▶ TASK DESCRIPTION:
Once the line containing "kingdom: Animalia" is found, please copy it and all lines after it through the end of the records, exactly, leaving out pictures.

▶ DATA IN THIS EXERCISE:

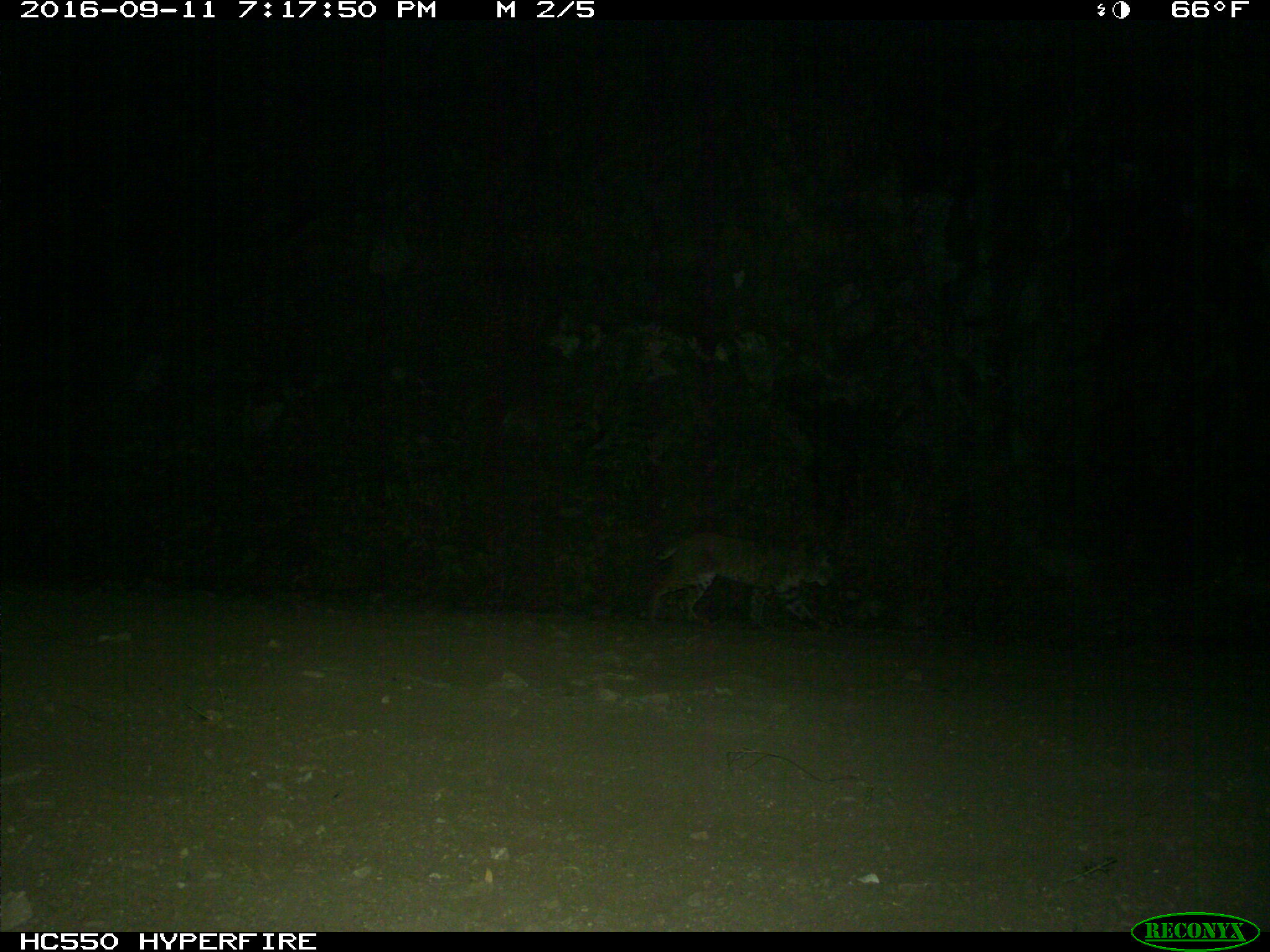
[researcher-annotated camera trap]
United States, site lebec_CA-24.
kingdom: Animalia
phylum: Chordata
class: Mammalia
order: Carnivora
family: Felidae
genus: Lynx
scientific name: Lynx rufus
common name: bobcat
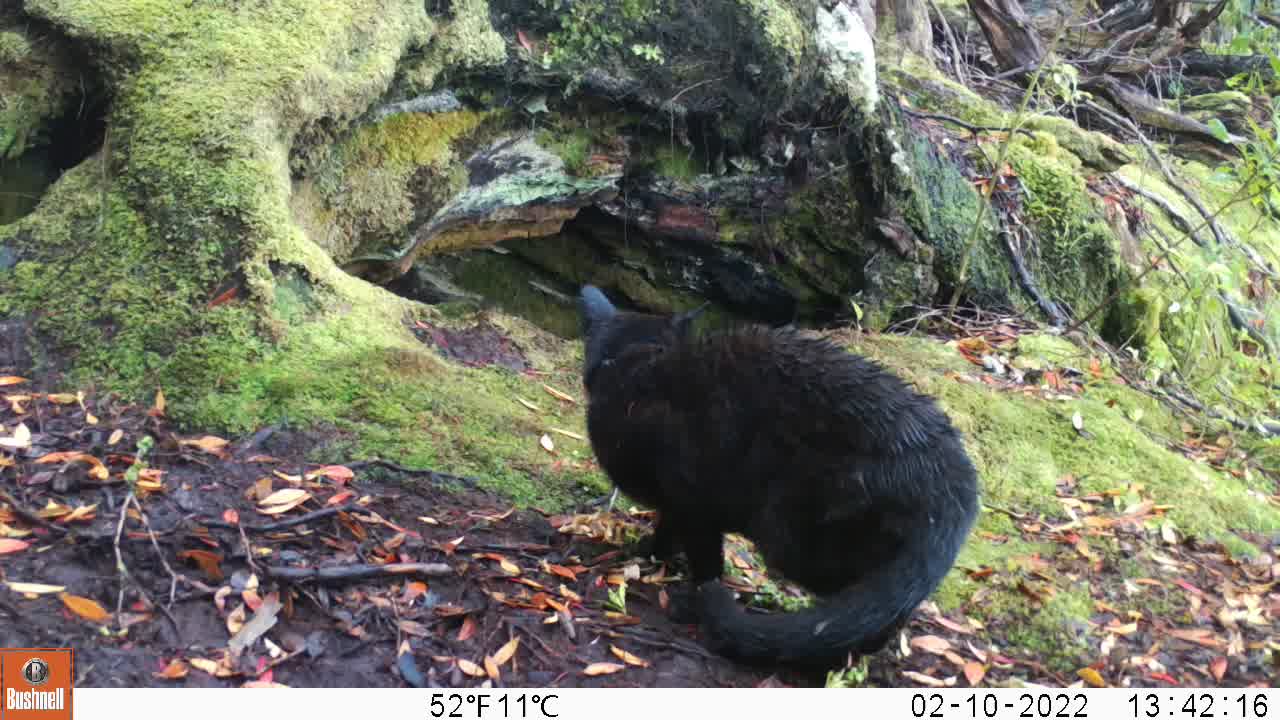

▶ WRITTEN REPLY:
kingdom: Animalia
phylum: Chordata
class: Mammalia
order: Carnivora
family: Felidae
genus: Lynx
scientific name: Lynx rufus
common name: bobcat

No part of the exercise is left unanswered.